Wie lang im alten Abbach die Ewigkeit dauerte
Im Herbst 1773 öffnete der bürgerliche Leinweber und Zechprobst bei der Kapelle zum heiligen Christophorus Martin Geser die Sammelbüchse, die das ganze Jahr über zu frommen Spenden einlud. Es musste wie üblich die sechs pfündige Votivkerze angeschafft werden, die man dem heiligen Sebastian schuldig war und die immer am Sonntag nach Michaeli bei einem Kreuzgang nach Kelheim gebracht wurde. So war es von den Vätern seit langem und auf ewig gelobt worden!

Zur Zeit ließ man die Kerze vom Lebzelter Wolfgang Ohrtfelder in Statt Am Hof fabrizieren. Der verlangte nach Rückgabe des alten Wachses – es handelte sich um 1 ½ Pfund – immerhin noch 5 Gulden 24 Kreuzer. In der Sammelbüchse befanden sich heuer aber nach beglaubigtem Schein nur 4 Kreuzer.

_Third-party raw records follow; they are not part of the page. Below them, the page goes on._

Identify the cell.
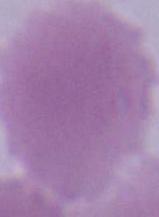
An erythrocyte.

modality = micrograph
magnification = 1000x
Report the malaria status of this cell.
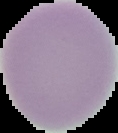
It is uninfected.

Summary:
  - Image size: 118×133 pixels
  - Image type: cell region segmented out of the field of view; surrounding area masked to black
  - Preparation: thin blood smear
Report the malaria status of this cell.
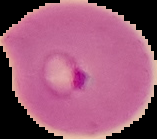

Parasitized.

From a thin blood film. The area outside the segmented cell region is set to black. Image is 157×139 pixels.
State which parasite is depicted.
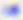
This is Toxoplasma gondii.

{
  "magnification": "400x",
  "modality": "photomicrograph"
}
Assess this cell for malaria.
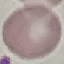
Uninfected.

Cell patch, automatically extracted from a larger field of view and resized to 64 × 64 pixels. Giemsa stain. Photographed with a smartphone camera at the microscope eyepiece. Thin blood film.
Assess this cell for malaria.
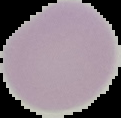

Uninfected.

From a thin blood smear. The area outside the segmented cell region is set to black. Image is 121×118 pixels.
Name the parasite shown.
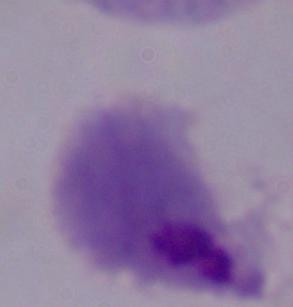
A trichomonad.

modality = photomicrograph
magnification = 1000x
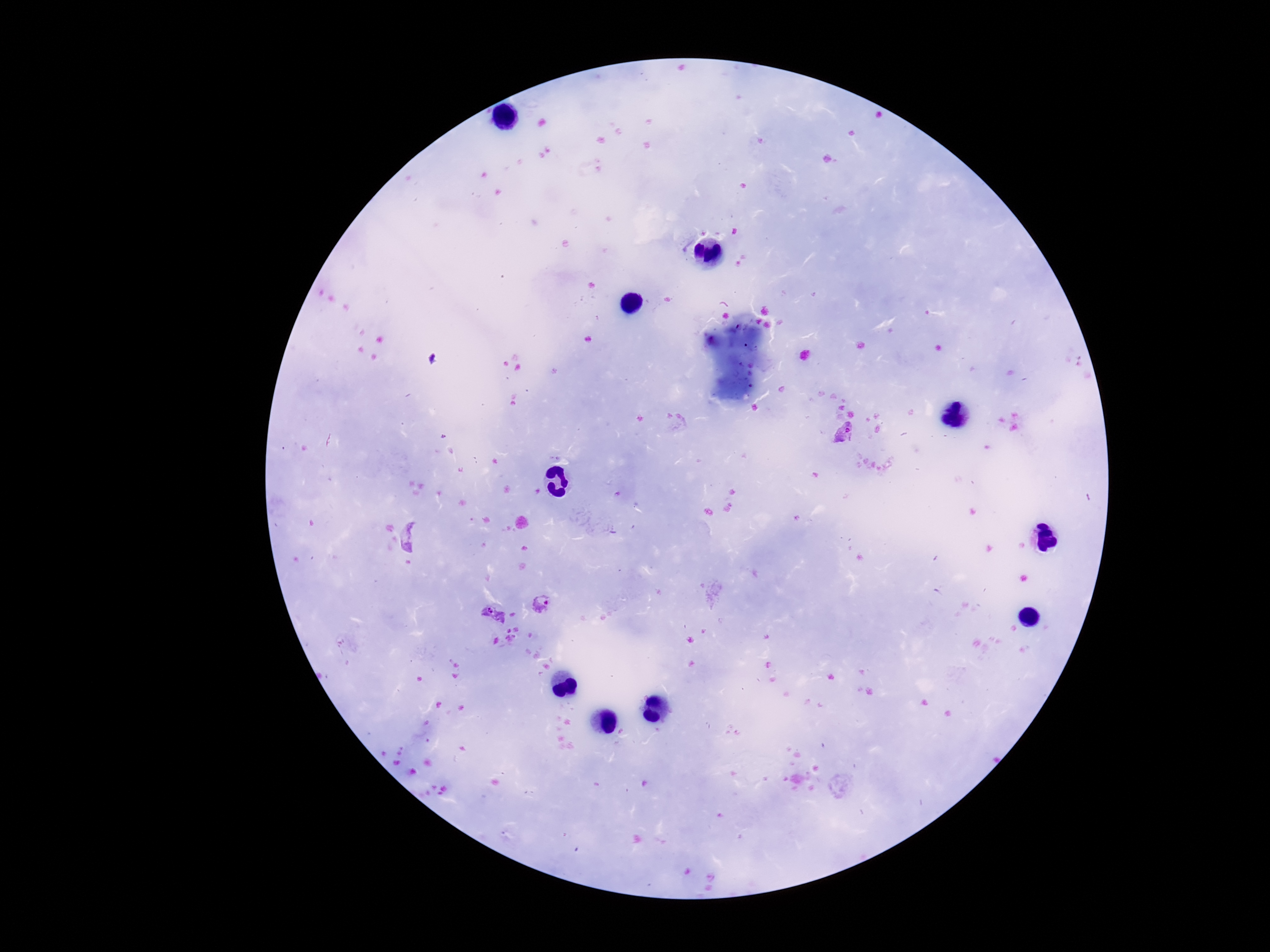
Approximate centers as (x, y) in pixels.
Summary:
  - Plasmodium parasite locations: (845, 434), (544, 604), (494, 615)
  - Patient malaria status: positive
  - Stain: Giemsa
  - Field of view: one from this slide
  - Capture: smartphone camera through the microscope eyepiece
  - Preparation: thick blood smear
  - Magnification: 100x
  - Image size: 1270×952 pixels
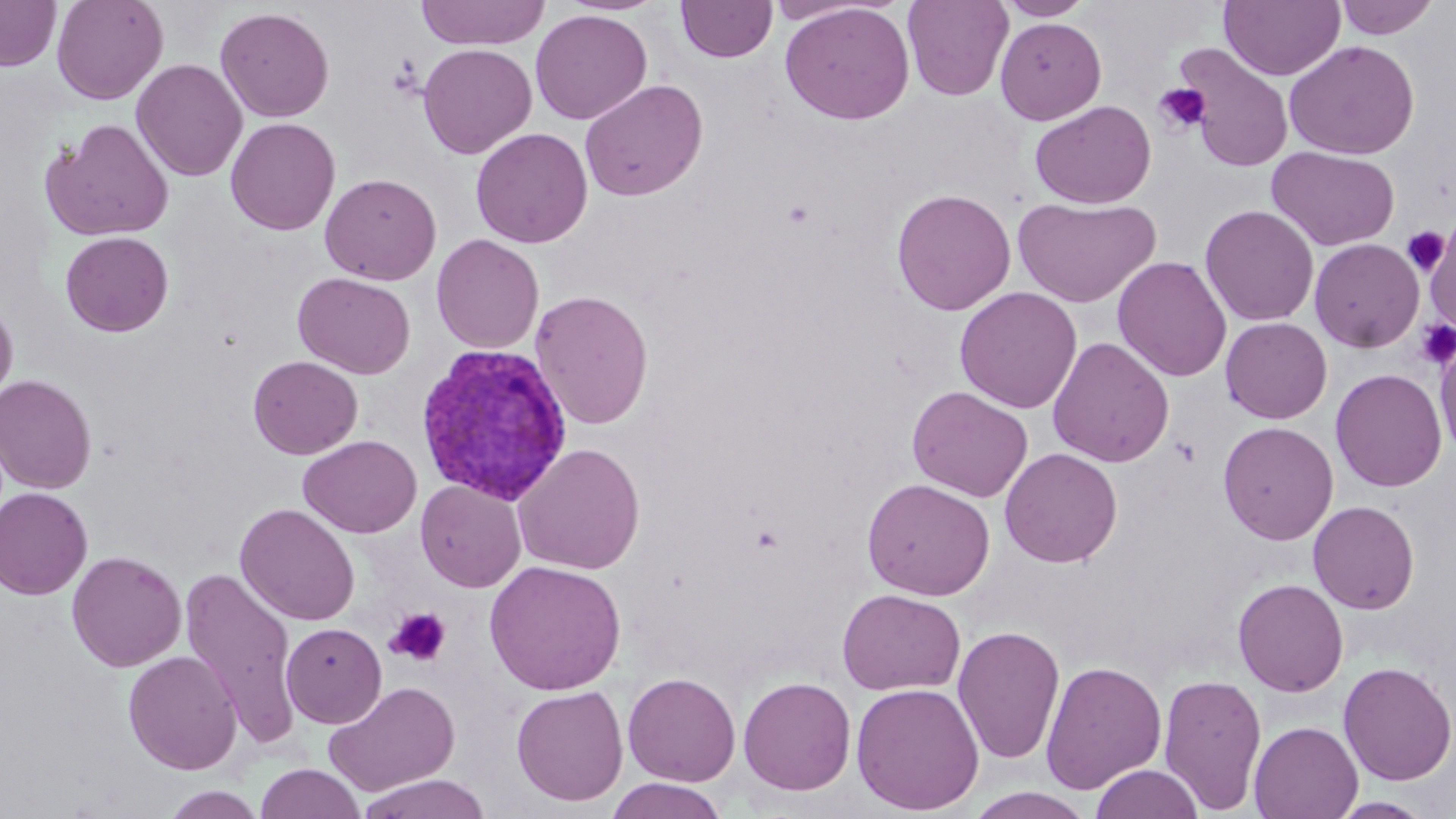
slide_level_diagnosis: Plasmodium vivax
modality: optical microscopy
preparation: thin blood smear
stain: May-Grünwald-Giemsa
magnification: 1000x
image_size: 1456×819 pixels
platelet_locations: 'approximate bounding boxes as (x1, y1, x2, y2) in pixels: (1153, 82, 1212, 135), (1402, 227, 1449, 275), (1414, 319, 1456, 369), (385, 607, 452, 667)'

Nach erfolgter endgültiger Abrechnung des Kreuzgangs kam man schließlich sogar auf 7 Gulden 49 Kreuzer. Wohin war das Geld bloß gekommen?

Der Überführer Lämmel von Poikam, der die Pilger nach kräftigender Brotzeit auf der Donau heimwärts fuhr, erhielt 17 Kreuzer. Ebenso der Fahnenträger, der hiesige Kantor und die zwei Sammler. Den Ministranten in Kelheim, den hiesigen Messdienern und dem Kreuzträger standen je 6 Kreuzer zu. Den Sängerknaben spendierte man 12 Kreuzer und dem Ratsdiener, der alles organisiert hatte, standen 17 Kreuzer zu. Alles im allem also 7 Gulden 49 Kreuzer! Wer sonst als die Gemeindekasse sollte die fehlenden 3 Gulden 49 Kreuzer übernehmen? Sie sorgte ja schon immer für einen Ausgleich in der heiligen Spendenkasse. Und heiligt nicht auch der Zweck die Mittel? Als Gegenleistung hielt der heilige Sebastian Frieden, gesegnete Ernten, Schutz vor Blitz und Hagel, Misswuchs und Krankheit, Brand und Unglück aller Art in seinen fachmännischen Händen.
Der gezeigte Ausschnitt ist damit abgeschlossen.